Letter: Let’s engage in a discussion about an appropriate immigration policy
–I’m Michael Rivera. I’m an American citizen. When it comes to how much to value my political opinion, that’s all you need to know about me. If you want to call me Latino or Hispanic, go ahead, I’m ok with that. I call myself American. I suppose I’m a minority, but everyone is a minority of some sort. I am not a Person of Color. I don’t know what that means, and I think it’s a term that divides us instead of bringing us together. There is way too much “Us vs. Them,” too much identity apartheid, in today’s political rhetoric.
I did one of those DNA tests, and my ethnicity estimate is 37% from Spain and 23% from Indigenous Americas for starters. Then there’s the 17% from Ireland and Scotland, 6% Basque, 5% from France, and 3% European Jewish. Finish (no, not Finnish) it off with a smattering of 1% traces, including Northern Africa, Mali, Andes, and Middle East.
Now I know that these tests are not definitive. They measure the appearance of genetic markers in current populations in various places and make assumptions that those markers have been there for a few centuries. My Native American ancestors were here for thousands of years, but before that their ancestors were living in Asia, so it’s interesting, but maybe it doesn’t matter.
And that’s my point—it doesn’t matter. I don’t want any additional rights because my formerly European family has been here since the 1600s or because my Native American family has been here long before that. I don’t expect more privileges or fewer privileges because of my ethnic pedigree or melanin content. As an American citizen, I’m entitled to one vote, just as is the American citizen who was naturalized yesterday. I want my one vote, and I don’t want anyone else to have more than one vote.
America is always a work in progress, but it’s a wonderful country, and that’s why so many people want to come here. I don’t blame people for wanting to come here, but the rule of law is one of the reasons this is a great nation, and if we don’t control our borders, we have no rule of law and, eventually, will have no country. I think my Mexican cousins and my Irish cousins both have to play by the rules. Since many immigrants come from Latin America and Asia, and since most illegal immigrants come from south of the border, anyone who thinks we should enforce our laws against illegal immigration or reduce legal immigration is called a racist.

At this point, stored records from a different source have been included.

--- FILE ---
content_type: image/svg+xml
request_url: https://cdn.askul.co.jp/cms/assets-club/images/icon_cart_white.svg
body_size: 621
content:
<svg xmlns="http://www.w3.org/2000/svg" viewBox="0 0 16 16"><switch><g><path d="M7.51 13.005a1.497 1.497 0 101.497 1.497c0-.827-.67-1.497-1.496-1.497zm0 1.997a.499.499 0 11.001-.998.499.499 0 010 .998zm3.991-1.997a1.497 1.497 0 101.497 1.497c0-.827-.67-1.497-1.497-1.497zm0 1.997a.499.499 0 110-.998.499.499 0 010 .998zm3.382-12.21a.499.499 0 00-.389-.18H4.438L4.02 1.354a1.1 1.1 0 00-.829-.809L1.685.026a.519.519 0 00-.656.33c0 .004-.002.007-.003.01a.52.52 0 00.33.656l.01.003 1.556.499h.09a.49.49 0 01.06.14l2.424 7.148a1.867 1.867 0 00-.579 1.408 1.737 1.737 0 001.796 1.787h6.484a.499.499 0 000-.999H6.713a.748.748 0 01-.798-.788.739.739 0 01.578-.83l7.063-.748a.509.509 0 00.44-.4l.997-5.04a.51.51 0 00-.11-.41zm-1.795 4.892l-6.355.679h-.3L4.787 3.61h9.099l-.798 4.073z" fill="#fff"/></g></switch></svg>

Why? Because it’s easier to dismiss someone with an epithet than it is to engage in a discussion about an appropriate immigration policy.
We should be proud that we have built a country so attractive to others across the world. But there are almost 8 billion people on the planet, and they can’t all live in the U.S. We have an obligation to look after our neighbors and fellow citizens first.
I think we can do a better job of that, and protecting our environment, and rebuilding our infrastructure, if we reduce immigration. So you can call me a racist for that, too, although it turns out that a couple of national commissions have studied the issue and agreed with me.
E pluribus unum—“Out of many, one.” It’s a motto that has built this nation. You can agree or disagree with me on a proper immigration policy, but we can discuss our differences without the ugly name-calling that is so common to these debates. Call me politically incorrect for supporting immigration cuts. I’m ok with that. Look at my DNA results again. I’m the United Nations of political incorrectness, and proud to be an American.
Michael Rivera is on the Board of Directors of Californians for Population Stabilization, a nonpartisan, nonprofit organization. The comments are his own. He lives in Paso Robles.